Not with a Bang but a Miaow   [Mark Steyn]

A demographic vignette from Tokyo:

“She’s the prettiest girl we have at our cafe. Everybody wants to touch her, but we ask that customers only do so if she doesn't resist you,” a waitress told me.

She didn’t resist. And since I was paying for the privilege, I leaned in and stroked her cheek. She was as lovely as the waitress had promised: a big-eyed, silky soft, compliant 2-year-old Russian Blue cat.

I was at Calico, one of Tokyo’s increasingly popular cat cafes, where customers seeking human and feline companionship pay to sip tea and stroke one of the 20-odd resident cats, representing 17 different breeds.

In an increasingly childless and aging nation, cat cafes fill a void.

In The Children of Men, P. D. James's dystopian novel of a world unable to breed, cats are highly prized: In a land without babies, divorced couples battle for legal custody of "fecund domestic animals," and the fonts of Anglican churches are used for the christenings of pets:

Each of the women was carrying a white bundle wrapped in a shawl beneath which fell the lace-trimmed pleated folds of christening robes...The two kittens, ears flattened beneath the ribboned bonnets, looked both ridiculous and endearing... He wondered if they had been drugged, then decided they had probably been handled, caressed and carried like babies since birth and were accustomed to it.

Strange how in a mere decade-and-a-half almost every one of Baroness James's futuristic fancies has become an observable phenomenon.

+++

EXERCISE SET >>
- A) According to the cat cafe passage, how many different breeds are represented among the resident cats at Calico?
- B) In the novel excerpt quoted in the cat cafe passage, a character first wonders whether the christened kittens had been drugged. Explain why he decides otherwise.
This material comes from a source other than the cat cafe passage.

(Data entries)
+++

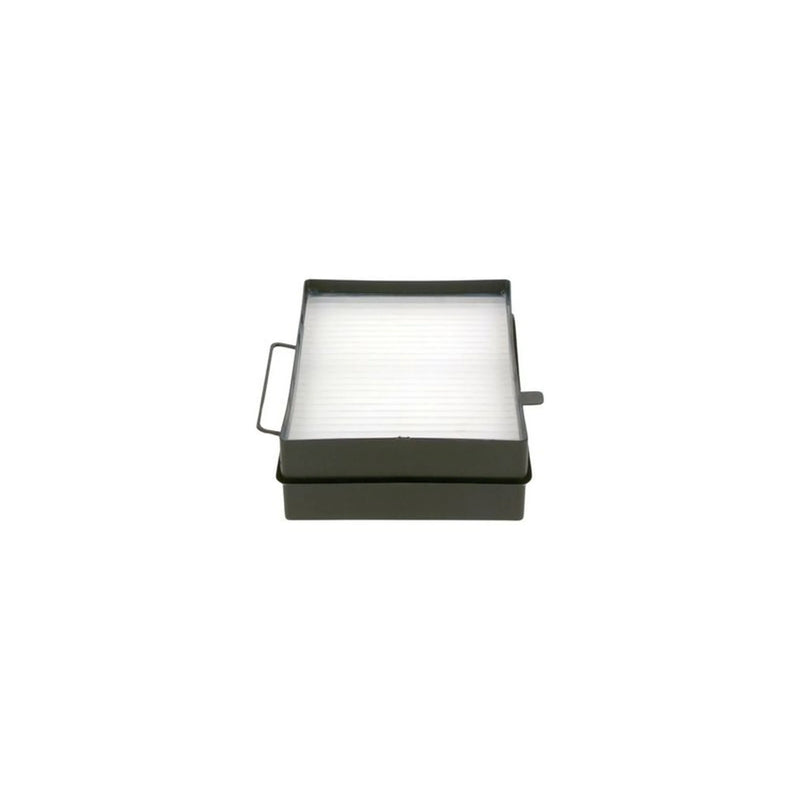 Bosch Cabin Air Filter (Pollen Filter) 1 987 432 153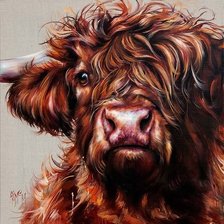 Cross stitch pattern: #2246945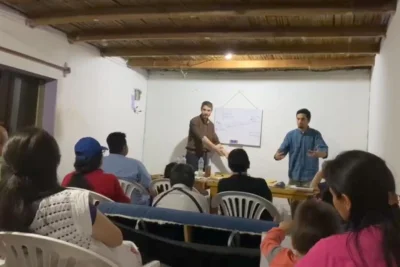 nosotros galeria 3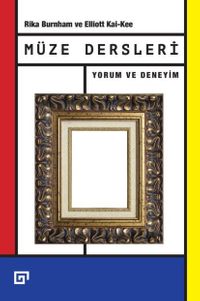 Müze Dersleri & Yorum ve Deneyim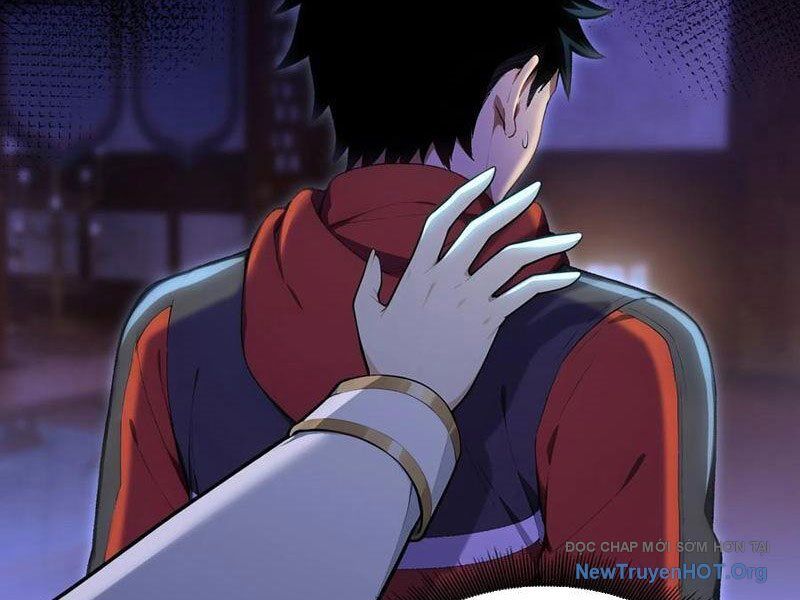 Đệ Nhất Ngự Thú Sư Chapter 66 - Trang 2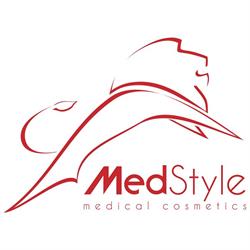 MedStyle medical cosmetics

+++

RESPONSES FOR EACH TASK >>
- A) 17 breeds.

- B) He concludes that the kittens had probably been handled, caressed and carried like babies since birth. That is why they were accustomed to being treated that way and stayed calm under their ribboned bonnets.